Simple probability calculation problem from GS.There are 4 boxes, labeled 1,2,3,4. In box n4 there is 1M USD. You randomly pick a box, another person looks in it. He says only "bigger" if the number of the box is bigger then previous, or "less" in the other case. You can look into the box or put it away. If you look into box the game stops. Put it away- the box dissapears and you continue playing. What is the optimal strategy to get the money if you are lucky?

I don't understand this problem. Can you word it a bit more clearly?

Ok, I forgotten to put another stop condition- the game stops when another person says "less". One scenario is you point to a box, another person sees it is N2 (but as it is the first time he is obliged to say "bigger"). You may say stop, but there is no money in N2. Ok, you say "continue", the box N2 is thrown away. If you next pick- box N1 the game terminated. If it is N4 it continues. You may say "stop" and then you have money in our pocket. If you say- "continue" box N4 is thrown. You pick one more (it can be N1 and N3). In either case you loose. Yea, and you do not know what number you are picking, you know just- the money in box N4, another person says only "bigger" or "less", If "less" you loose, if bigger you carry on, but the box is thrown away. What is the strategy you follow? Really more explanation then the solution, but it can be asked on an interview.

Solving this in a backward recursive way like an american option pricing problem,opening on the first go gives you a probability of winning of 1/4 and this is also the continuation value so the optimal strategy is to open the box on the first go or to continue to the next stage and then open the box

I agree with FV. It is clear that receiving the million by opening on the first run is 1/4. The probability to get the right one by open on the second run is 3/4*1/3=1/4. The probability to get the right one on the third run is 1/4*1/2=1/8. Finally, the probability to get it right on the fourth and final run is clearly 1/4*1/3*1/2=1/24. This implies that it is best to open on the first or second guess.

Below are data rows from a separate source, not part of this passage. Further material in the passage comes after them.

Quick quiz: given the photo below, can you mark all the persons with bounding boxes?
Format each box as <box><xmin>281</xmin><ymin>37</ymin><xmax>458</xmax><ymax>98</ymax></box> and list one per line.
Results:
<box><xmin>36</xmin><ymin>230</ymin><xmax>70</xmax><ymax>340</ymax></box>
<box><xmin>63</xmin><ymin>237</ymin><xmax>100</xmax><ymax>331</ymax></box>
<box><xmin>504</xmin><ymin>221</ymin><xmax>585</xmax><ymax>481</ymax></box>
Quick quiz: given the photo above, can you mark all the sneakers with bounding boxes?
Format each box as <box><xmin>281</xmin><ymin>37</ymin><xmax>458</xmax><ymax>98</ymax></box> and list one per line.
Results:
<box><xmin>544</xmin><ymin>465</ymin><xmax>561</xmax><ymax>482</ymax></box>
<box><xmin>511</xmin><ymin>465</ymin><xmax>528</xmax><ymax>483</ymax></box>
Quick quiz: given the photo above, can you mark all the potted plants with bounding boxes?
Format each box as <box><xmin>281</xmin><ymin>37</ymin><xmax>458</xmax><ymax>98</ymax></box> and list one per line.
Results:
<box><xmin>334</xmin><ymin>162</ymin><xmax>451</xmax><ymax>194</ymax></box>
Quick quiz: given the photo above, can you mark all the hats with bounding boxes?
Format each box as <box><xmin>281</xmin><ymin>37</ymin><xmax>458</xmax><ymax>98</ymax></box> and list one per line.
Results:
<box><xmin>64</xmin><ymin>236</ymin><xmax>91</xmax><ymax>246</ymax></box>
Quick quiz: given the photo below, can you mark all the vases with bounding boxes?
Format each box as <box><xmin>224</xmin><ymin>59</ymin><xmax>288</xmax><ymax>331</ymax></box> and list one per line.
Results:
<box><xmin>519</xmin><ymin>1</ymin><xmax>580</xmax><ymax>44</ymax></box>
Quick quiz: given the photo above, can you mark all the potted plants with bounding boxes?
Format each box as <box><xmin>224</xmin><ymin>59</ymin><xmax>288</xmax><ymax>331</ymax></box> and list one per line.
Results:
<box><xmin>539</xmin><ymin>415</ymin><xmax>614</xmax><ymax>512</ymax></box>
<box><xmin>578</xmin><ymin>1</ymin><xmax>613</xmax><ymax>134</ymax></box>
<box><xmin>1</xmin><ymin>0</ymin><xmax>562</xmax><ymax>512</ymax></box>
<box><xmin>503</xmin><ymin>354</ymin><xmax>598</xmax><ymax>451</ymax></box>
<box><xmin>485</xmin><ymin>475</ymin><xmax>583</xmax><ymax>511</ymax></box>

yup, I agree. 1/4 for the first and for the second - I would personaly choose the first go just in order to save time and keep on solving other brainteasers.If the "less stop" condition had not been imposed, the probability would be independent of the draw (and equal to 1/4.)

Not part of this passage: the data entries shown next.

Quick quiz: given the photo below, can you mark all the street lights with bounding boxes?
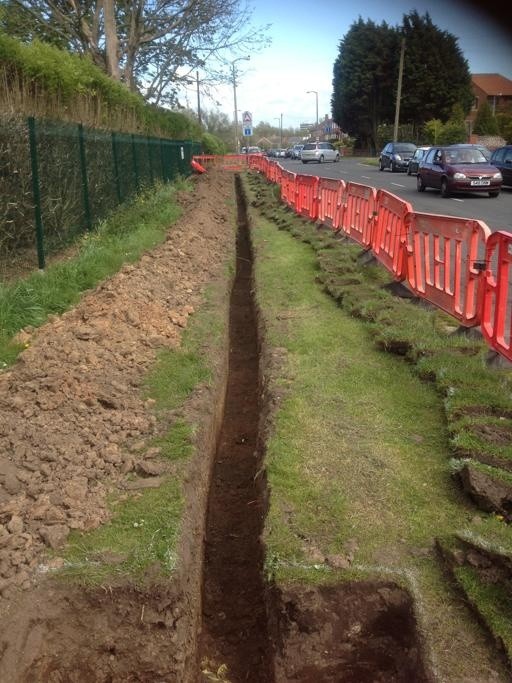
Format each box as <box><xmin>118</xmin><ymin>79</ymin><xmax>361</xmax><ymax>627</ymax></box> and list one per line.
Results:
<box><xmin>230</xmin><ymin>55</ymin><xmax>251</xmax><ymax>152</ymax></box>
<box><xmin>273</xmin><ymin>113</ymin><xmax>284</xmax><ymax>145</ymax></box>
<box><xmin>306</xmin><ymin>90</ymin><xmax>319</xmax><ymax>126</ymax></box>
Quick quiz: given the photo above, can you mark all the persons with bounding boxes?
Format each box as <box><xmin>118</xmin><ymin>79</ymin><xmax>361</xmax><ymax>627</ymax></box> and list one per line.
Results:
<box><xmin>457</xmin><ymin>148</ymin><xmax>475</xmax><ymax>162</ymax></box>
<box><xmin>438</xmin><ymin>150</ymin><xmax>454</xmax><ymax>163</ymax></box>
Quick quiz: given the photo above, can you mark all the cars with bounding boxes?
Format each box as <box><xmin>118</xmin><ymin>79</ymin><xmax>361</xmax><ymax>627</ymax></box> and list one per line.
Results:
<box><xmin>273</xmin><ymin>142</ymin><xmax>340</xmax><ymax>164</ymax></box>
<box><xmin>378</xmin><ymin>142</ymin><xmax>512</xmax><ymax>198</ymax></box>
<box><xmin>242</xmin><ymin>146</ymin><xmax>268</xmax><ymax>158</ymax></box>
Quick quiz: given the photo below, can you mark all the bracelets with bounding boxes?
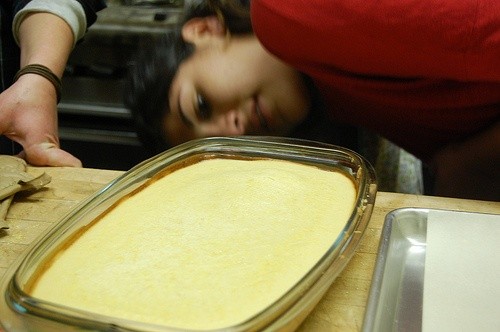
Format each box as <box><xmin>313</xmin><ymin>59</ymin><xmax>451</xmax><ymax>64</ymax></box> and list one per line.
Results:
<box><xmin>14</xmin><ymin>63</ymin><xmax>63</xmax><ymax>106</ymax></box>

you could also take a combinatorial approach:There are 4X3X2X1 = 24 possible arrangements of the boxes1X3X2X1 = 6 arrangements where the box is in the first position 3X1X2X1 = 6 arrangements where the box is in the second positionwhen the box is in the third position and you can win buy waiting to that point there are 3 possibilities1->2->41->3->4&2->3->4and only one arrangement where you can wait and win when the box is in the fourth position. In accordance with the previous answer you should look in the box after the first or second instance and your chance at a million is 24%

oops 25%

QuoteOriginally posted by: dahlgrenI agree with FV. It is clear that receiving the million by opening on the first run is 1/4. The probability to get the right one by open on the second run is 3/4*1/3=1/4. The probability to get the right one on the third run is 1/4*1/2=1/8. Finally, the probability to get it right on the fourth and final run is clearly 1/4*1/3*1/2=1/24. This implies that it is best to open on the first or second guess.ok, could somebody enlighten me why "The probability to get the right one on the third run is 1/4*1/2=1/8"??

QuoteOriginally posted by: FedorEQuoteOriginally posted by: dahlgrenI agree with FV. It is clear that receiving the million by opening on the first run is 1/4. The probability to get the right one by open on the second run is 3/4*1/3=1/4. The probability to get the right one on the third run is 1/4*1/2=1/8. Finally, the probability to get it right on the fourth and final run is clearly 1/4*1/3*1/2=1/24. This implies that it is best to open on the first or second guess.ok, could somebody enlighten me why "The probability to get the right one on the third run is 1/4*1/2=1/8"??the only three possibilities for the sequence of box selections where the game hasn't already ended are 124, 134, 234---3 out of 24 possibilities.

ok, as I expected, I misunderstood the problem...thanks for clarifying!